Thanks to everyone who helped with advice and techniques (even if they don't know they helped me) and to Brian for his awesome design.

It now resides at my Dad's house but I will visit it from time to time and make sure it stays in good condition.
























And the last video for good measure.


[ame]https://www.youtube.com/watch?v=MbaHs_UZiFc[/ame]


Now on to the next one!


----------



## gbritnell (Aug 18, 2014)

Congratulations of a great build. I'm sure your Dad will take good care of it. 
gbritnell


----------



## Fluffy (Aug 18, 2014)

Well done Cogsy. A great effort mate.
The engine run well & sounds great. I love the fly ball governor.
Did you make the spark plug? If so what material did you use for the insulator?
Regards,
Don.


----------



## Cogsy (Aug 18, 2014)

Thanks guys. 

Yes, I did make the spark plug. I use Corian for the insulator and it works perfectly. I know it's difficult to get here in Australia but I got mine off ebay from a US guy selling blanks for pen turning. Ended up buying 100 pen blanks for about $60 landed.


----------



## Brian Rupnow (Aug 19, 2014)

Well done, Cogsy. ----Brian


----------



## gus (Aug 20, 2014)

Cogsy said:


> Thanks guys.
> 
> Yes, I did make the spark plug. I use Corian for the insulator and it works perfectly. I know it's difficult to get here in Australia but I got mine off ebay from a US guy selling blanks for pen turning. Ended up buying 100 pen blanks for about $60 landed.



Hi Cogsy,

Would like to buy some Corian when I drop by Perth. Spark Plug is another
"Black Magic" to Gus.

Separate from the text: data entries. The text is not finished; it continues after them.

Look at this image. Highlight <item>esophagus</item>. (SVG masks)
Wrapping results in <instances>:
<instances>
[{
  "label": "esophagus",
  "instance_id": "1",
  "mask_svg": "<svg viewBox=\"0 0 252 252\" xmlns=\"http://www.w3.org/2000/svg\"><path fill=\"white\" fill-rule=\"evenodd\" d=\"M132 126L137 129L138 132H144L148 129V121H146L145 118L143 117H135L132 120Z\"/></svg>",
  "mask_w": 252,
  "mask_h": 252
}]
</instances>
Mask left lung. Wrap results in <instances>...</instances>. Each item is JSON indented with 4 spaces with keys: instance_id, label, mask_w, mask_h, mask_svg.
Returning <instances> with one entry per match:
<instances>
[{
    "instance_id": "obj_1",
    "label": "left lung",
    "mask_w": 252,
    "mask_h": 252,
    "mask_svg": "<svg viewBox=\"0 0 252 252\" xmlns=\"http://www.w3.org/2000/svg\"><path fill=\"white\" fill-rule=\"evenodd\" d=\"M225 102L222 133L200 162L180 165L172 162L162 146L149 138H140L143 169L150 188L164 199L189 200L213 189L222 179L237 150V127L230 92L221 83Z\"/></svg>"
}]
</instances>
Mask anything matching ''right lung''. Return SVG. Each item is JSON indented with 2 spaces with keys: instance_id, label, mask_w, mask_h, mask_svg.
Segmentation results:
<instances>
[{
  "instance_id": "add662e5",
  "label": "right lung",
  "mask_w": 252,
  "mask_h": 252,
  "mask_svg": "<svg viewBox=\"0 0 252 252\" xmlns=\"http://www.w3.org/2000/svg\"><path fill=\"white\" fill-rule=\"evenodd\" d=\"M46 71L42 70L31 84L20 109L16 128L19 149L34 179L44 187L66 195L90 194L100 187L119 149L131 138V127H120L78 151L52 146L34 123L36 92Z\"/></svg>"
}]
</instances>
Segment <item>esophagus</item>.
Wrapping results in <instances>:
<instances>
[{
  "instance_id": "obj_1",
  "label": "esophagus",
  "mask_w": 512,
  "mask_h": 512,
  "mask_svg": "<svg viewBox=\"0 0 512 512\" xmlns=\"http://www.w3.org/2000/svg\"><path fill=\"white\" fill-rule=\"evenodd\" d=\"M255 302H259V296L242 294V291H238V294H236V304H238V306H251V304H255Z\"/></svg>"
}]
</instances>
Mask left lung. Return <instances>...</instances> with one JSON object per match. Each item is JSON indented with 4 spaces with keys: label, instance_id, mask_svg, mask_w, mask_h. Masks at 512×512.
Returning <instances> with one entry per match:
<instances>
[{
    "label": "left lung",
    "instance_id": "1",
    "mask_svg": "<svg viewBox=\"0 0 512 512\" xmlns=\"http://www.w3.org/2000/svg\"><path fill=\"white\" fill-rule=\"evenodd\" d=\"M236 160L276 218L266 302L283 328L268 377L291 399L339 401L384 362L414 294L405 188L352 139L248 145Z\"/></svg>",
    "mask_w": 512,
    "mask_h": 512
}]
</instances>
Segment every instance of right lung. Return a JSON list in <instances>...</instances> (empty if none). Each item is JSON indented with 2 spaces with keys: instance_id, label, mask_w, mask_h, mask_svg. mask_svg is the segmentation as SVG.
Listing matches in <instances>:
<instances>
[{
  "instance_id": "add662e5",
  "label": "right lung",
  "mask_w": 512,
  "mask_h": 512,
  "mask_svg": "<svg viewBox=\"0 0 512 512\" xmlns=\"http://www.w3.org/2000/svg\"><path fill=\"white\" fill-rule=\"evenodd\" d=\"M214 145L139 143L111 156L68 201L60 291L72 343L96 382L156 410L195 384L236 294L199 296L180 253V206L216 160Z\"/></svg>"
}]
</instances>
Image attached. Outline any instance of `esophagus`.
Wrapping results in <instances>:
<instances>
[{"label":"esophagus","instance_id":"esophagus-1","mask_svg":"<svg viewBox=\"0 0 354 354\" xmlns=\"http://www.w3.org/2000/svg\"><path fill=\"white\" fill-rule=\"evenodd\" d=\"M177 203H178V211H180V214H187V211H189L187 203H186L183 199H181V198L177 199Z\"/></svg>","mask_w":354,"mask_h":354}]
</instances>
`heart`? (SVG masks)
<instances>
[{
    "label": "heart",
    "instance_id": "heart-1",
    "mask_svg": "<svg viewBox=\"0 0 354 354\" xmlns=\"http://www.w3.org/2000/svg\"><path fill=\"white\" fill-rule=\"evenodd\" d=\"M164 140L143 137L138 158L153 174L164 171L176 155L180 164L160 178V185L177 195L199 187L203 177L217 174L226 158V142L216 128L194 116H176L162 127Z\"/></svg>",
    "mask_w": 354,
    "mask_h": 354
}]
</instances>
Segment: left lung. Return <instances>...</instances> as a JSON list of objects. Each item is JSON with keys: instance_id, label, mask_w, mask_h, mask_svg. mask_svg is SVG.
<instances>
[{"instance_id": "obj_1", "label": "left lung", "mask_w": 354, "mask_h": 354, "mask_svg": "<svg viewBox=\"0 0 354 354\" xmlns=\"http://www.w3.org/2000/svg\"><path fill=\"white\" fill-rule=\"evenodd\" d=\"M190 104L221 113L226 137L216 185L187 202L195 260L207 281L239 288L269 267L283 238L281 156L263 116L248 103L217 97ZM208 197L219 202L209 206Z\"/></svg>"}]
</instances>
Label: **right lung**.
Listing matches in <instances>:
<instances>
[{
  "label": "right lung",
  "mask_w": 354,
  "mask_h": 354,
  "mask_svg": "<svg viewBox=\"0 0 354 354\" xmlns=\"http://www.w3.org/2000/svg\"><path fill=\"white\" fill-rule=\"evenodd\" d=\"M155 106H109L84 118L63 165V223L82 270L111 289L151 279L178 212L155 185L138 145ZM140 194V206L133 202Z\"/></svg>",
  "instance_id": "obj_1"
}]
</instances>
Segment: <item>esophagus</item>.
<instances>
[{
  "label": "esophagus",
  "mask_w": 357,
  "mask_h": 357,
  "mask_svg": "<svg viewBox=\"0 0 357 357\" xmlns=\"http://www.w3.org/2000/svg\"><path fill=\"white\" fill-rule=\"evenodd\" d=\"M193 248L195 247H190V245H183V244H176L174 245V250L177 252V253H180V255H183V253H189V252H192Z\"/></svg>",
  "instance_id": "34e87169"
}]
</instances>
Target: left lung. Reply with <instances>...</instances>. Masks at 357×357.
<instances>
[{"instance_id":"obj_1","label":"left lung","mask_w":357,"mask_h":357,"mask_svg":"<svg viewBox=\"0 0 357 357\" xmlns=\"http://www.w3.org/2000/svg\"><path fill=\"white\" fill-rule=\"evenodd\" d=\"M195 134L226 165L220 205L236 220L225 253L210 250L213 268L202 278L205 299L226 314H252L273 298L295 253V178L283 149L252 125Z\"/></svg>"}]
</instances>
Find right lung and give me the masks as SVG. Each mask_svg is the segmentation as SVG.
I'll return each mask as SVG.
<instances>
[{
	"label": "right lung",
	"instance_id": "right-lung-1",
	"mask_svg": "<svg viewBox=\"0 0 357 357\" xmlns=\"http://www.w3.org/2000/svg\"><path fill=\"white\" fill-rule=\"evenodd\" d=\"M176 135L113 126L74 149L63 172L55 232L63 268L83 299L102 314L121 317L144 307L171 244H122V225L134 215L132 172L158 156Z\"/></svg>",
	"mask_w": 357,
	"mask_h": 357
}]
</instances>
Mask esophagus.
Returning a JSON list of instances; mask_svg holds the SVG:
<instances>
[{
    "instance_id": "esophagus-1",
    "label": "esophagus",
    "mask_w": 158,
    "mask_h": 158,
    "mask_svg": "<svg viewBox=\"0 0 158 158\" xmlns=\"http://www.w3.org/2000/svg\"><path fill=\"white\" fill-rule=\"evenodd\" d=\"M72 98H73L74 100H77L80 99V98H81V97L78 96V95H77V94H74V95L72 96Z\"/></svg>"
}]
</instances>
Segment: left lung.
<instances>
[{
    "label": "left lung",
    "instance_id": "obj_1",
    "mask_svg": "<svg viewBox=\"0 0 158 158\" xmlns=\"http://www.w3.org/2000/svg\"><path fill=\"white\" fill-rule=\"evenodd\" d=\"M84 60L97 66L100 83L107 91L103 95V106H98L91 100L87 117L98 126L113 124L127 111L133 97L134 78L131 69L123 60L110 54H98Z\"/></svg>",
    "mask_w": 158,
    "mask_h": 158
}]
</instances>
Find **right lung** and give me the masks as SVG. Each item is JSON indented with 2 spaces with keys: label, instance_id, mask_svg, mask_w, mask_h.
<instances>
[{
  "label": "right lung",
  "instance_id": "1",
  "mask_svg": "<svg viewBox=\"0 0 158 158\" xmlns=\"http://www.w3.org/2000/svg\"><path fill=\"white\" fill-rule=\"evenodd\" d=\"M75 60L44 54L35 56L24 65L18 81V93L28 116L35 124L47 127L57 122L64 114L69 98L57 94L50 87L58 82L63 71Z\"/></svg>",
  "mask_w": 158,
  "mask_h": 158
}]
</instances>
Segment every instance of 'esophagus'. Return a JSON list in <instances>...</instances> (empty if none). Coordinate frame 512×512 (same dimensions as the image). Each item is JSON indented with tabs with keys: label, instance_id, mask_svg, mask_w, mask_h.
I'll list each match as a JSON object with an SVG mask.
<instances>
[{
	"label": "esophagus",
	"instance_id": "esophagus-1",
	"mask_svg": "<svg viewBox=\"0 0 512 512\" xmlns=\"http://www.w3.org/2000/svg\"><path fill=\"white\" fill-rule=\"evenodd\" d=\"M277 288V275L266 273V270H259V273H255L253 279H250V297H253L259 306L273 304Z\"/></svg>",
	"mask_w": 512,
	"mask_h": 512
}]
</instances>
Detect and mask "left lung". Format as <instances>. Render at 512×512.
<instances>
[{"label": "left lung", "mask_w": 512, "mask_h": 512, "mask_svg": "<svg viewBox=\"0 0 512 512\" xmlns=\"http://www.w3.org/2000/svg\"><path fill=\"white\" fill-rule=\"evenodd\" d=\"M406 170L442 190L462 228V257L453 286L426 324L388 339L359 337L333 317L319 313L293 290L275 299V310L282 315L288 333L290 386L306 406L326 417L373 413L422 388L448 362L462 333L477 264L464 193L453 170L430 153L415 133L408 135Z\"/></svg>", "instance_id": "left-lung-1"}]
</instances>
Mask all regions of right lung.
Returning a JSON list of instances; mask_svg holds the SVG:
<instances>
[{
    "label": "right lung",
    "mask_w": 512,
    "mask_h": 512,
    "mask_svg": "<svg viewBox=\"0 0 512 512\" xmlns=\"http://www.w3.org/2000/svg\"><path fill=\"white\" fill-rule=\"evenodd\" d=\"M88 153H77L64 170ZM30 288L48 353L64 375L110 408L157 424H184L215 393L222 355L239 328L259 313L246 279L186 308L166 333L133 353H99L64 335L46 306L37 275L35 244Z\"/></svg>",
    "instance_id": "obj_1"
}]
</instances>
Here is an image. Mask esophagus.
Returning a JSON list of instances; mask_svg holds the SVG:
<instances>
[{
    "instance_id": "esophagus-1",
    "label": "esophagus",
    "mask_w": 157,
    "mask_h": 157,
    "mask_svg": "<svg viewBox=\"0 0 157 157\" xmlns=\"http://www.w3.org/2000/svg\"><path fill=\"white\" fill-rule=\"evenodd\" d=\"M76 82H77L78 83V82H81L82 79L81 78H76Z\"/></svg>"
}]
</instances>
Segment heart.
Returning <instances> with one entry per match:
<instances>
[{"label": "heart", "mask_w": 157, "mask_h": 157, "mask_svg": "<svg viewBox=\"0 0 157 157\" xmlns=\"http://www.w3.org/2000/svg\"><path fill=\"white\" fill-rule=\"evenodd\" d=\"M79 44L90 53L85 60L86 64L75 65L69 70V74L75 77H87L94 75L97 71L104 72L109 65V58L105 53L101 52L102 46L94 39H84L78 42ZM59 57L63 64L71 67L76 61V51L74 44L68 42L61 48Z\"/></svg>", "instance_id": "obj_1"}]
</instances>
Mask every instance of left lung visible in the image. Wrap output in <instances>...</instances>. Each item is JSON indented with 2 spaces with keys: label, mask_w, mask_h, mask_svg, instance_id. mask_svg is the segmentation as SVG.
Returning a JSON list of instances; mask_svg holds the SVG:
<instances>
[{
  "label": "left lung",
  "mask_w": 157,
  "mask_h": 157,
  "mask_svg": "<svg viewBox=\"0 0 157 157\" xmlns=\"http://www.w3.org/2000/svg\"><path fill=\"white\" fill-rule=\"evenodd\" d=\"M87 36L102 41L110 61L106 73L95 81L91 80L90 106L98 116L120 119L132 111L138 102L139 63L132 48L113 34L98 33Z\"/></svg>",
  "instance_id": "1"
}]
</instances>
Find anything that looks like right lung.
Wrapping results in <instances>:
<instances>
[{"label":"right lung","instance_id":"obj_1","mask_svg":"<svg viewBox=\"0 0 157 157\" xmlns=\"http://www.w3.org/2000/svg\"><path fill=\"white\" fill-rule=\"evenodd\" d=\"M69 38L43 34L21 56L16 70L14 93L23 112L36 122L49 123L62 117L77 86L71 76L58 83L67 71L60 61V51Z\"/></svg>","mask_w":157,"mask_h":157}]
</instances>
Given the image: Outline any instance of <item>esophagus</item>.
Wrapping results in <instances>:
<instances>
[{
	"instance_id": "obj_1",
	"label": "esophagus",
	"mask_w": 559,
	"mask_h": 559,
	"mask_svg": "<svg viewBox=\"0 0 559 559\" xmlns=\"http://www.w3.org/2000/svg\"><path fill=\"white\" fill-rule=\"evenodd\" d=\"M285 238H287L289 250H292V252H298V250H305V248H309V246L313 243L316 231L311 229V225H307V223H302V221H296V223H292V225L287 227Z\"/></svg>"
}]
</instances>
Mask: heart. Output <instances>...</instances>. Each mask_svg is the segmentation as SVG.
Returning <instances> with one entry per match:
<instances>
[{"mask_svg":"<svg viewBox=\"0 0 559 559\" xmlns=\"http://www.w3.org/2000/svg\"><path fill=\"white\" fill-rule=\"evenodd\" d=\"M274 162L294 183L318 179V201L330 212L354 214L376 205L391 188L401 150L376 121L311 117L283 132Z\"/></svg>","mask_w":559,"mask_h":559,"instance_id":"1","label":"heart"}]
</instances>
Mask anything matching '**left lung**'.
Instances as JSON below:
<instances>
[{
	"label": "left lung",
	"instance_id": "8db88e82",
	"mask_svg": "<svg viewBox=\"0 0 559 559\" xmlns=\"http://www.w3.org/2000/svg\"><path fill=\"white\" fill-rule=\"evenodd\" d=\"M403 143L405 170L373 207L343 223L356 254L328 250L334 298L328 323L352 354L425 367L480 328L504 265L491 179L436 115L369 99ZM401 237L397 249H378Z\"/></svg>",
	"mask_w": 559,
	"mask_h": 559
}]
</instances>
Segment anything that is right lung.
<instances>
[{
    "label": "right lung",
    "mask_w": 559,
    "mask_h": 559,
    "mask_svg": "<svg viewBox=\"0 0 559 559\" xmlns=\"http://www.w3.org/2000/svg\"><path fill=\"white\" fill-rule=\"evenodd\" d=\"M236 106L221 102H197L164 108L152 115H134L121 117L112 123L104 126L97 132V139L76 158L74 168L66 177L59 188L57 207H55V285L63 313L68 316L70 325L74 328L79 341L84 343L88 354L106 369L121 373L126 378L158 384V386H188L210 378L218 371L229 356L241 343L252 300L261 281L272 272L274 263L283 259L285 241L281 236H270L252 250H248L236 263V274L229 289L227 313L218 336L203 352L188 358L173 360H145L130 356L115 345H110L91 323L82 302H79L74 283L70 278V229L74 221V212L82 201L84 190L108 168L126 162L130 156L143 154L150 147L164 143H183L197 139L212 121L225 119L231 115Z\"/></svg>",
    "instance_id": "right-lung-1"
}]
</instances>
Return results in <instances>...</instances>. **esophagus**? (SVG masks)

Would like to DIY same plugs.


----------



## Cogsy (Aug 21, 2014)

It's a lot easier to get the stuff off ebay Gus, but if you do stop by Perth I'd be happy to give you a couple of pieces. For me the most difficult bit of making a spark plug is threading them, and that's pretty easy. So far every one I've made has worked just fine, but I can't compare them to bought ones as I've never bought one to check it.


----------



## Swifty (Aug 21, 2014)

Hi Cogsy, the engine came out great, what did you use for the electrode down the centre of the spark plug?

Paul.


----------



## Cogsy (Aug 23, 2014)

Swifty said:


> Hi Cogsy, the engine came out great, what did you use for the electrode down the centre of the spark plug?
> 
> Paul.


 
Thanks Paul. 

It's a hand sewing needle. You can buy a pack of about 10 different sizes for $2 or so from K-Mart, etc. They make great electrodes and carb needles as well.


----------